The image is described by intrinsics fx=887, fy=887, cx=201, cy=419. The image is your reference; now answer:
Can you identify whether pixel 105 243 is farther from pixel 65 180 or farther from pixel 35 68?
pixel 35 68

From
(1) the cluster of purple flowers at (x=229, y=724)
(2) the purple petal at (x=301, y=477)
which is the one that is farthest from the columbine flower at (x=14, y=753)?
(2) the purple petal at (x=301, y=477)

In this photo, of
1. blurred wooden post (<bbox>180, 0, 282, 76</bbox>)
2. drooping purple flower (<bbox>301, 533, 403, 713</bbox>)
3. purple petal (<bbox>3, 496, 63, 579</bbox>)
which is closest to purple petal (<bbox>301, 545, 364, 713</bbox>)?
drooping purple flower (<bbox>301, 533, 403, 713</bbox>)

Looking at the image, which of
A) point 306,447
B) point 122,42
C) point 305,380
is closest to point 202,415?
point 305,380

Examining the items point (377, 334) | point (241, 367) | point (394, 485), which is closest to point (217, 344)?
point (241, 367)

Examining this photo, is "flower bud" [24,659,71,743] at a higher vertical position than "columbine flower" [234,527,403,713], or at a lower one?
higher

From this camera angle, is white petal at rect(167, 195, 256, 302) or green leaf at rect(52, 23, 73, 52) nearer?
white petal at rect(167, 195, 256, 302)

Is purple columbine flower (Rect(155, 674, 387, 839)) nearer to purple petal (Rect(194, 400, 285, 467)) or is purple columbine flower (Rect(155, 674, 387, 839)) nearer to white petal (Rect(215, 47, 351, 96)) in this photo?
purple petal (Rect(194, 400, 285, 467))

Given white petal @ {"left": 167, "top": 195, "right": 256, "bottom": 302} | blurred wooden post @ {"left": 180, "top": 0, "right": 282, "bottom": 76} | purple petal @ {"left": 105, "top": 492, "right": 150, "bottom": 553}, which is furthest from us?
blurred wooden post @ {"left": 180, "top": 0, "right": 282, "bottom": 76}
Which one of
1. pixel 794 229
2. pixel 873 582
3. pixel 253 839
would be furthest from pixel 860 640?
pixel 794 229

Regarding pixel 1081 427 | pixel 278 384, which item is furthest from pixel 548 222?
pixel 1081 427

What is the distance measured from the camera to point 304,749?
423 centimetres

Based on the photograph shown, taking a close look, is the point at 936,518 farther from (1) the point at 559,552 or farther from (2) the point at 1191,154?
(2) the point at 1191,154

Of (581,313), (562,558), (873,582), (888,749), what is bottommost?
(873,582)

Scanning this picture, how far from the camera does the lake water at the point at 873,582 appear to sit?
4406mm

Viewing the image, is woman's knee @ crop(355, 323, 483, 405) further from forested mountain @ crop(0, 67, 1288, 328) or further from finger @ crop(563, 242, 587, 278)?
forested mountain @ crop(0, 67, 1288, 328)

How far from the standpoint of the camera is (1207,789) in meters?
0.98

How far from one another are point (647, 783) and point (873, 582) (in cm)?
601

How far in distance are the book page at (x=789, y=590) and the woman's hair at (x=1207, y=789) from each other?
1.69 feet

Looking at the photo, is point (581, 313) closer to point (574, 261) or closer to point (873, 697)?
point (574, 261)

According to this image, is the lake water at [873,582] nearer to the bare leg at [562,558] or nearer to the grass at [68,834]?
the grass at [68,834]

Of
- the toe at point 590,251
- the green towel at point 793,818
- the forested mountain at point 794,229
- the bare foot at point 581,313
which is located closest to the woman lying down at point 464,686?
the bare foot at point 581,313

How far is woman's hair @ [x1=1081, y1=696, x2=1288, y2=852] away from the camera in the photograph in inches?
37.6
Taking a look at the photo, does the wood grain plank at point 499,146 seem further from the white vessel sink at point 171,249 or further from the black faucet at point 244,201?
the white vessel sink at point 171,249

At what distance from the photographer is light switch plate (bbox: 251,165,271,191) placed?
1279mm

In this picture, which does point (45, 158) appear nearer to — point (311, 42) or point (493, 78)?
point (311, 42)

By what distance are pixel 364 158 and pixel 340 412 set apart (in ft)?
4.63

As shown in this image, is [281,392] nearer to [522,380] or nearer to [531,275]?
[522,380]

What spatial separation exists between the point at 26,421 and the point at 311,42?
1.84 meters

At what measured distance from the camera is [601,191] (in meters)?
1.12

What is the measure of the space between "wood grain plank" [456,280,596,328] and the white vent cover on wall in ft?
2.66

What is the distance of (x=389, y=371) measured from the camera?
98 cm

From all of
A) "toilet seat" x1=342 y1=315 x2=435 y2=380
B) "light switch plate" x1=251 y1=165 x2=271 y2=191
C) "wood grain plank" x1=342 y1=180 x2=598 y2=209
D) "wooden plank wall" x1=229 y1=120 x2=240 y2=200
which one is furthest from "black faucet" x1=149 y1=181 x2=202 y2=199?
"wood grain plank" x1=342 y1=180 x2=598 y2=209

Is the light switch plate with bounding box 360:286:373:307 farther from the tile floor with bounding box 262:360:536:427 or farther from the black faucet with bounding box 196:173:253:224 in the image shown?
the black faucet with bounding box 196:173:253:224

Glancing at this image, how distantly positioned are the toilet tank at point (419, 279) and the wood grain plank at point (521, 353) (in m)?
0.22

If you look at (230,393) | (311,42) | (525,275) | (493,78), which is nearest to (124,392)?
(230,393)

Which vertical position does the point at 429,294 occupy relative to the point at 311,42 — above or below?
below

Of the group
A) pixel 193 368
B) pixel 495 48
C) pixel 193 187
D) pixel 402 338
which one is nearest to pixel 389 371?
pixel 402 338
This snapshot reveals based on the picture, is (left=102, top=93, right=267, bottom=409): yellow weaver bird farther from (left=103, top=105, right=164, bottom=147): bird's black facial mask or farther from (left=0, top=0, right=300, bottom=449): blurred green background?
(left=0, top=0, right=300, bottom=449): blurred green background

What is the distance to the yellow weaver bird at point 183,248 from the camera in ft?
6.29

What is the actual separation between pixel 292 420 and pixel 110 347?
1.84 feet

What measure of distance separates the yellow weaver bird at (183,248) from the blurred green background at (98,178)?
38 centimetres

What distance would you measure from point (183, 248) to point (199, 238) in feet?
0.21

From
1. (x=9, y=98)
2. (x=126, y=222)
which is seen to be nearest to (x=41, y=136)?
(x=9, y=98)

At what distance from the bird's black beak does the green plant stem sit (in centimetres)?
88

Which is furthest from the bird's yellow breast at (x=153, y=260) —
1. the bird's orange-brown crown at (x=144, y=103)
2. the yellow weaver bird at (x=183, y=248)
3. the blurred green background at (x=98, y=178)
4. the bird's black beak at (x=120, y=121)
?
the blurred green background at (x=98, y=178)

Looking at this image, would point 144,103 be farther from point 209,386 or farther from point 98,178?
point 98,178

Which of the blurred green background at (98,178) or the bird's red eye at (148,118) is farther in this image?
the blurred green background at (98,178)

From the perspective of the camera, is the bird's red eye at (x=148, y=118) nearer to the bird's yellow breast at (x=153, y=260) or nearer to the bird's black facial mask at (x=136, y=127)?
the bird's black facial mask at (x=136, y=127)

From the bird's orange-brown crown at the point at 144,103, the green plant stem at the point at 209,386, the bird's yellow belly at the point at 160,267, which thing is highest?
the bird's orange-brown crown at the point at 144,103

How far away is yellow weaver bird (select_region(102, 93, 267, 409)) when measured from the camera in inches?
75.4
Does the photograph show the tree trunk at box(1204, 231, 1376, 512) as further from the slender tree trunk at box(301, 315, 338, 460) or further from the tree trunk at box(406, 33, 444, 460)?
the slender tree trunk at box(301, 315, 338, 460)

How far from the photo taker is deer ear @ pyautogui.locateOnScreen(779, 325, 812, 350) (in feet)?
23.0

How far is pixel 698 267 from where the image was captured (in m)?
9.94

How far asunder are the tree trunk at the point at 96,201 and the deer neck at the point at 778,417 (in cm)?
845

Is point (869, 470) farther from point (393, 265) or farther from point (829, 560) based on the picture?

**TASK DESCRIPTION:** Can you copy out, character for character, everything in the listing above from the line containing "What spatial separation" down to the line containing "38 centimetres", with both of those lines included?

**EXERCISE RESULT:**
What spatial separation exists between the point at 26,421 and the point at 311,42?
1.84 meters

At what measured distance from the camera is [601,191] (in meters)?
1.12

What is the measure of the space between "wood grain plank" [456,280,596,328] and the white vent cover on wall in ft?
2.66

What is the distance of (x=389, y=371) measured from the camera?
98 cm

From all of
A) "toilet seat" x1=342 y1=315 x2=435 y2=380
B) "light switch plate" x1=251 y1=165 x2=271 y2=191
C) "wood grain plank" x1=342 y1=180 x2=598 y2=209
D) "wooden plank wall" x1=229 y1=120 x2=240 y2=200
which one is furthest from "black faucet" x1=149 y1=181 x2=202 y2=199?
"wood grain plank" x1=342 y1=180 x2=598 y2=209

Is the light switch plate with bounding box 360:286:373:307 farther from the tile floor with bounding box 262:360:536:427 or farther from the black faucet with bounding box 196:173:253:224 in the image shown?
the black faucet with bounding box 196:173:253:224

Glancing at this image, how distantly positioned are the toilet tank at point (419, 279) and the wood grain plank at point (521, 353) (in m)?
0.22

If you look at (230,393) | (311,42) | (525,275) | (493,78), which is nearest to (124,392)?
(230,393)

Which vertical position does the point at 429,294 occupy relative to the point at 311,42 — above or below?
below

Of the group
A) pixel 193 368
B) pixel 495 48
C) pixel 193 187
D) pixel 402 338
which one is nearest to pixel 389 371?
pixel 402 338
This snapshot reveals based on the picture, is (left=102, top=93, right=267, bottom=409): yellow weaver bird farther from (left=103, top=105, right=164, bottom=147): bird's black facial mask or farther from (left=0, top=0, right=300, bottom=449): blurred green background?
(left=0, top=0, right=300, bottom=449): blurred green background

What is the distance to the yellow weaver bird at point 183,248 from the camera in ft?
6.29

What is the actual separation between pixel 292 420 and pixel 110 347?
1.84 feet

What measure of distance separates the yellow weaver bird at (183,248) from the blurred green background at (98,178)?
38 centimetres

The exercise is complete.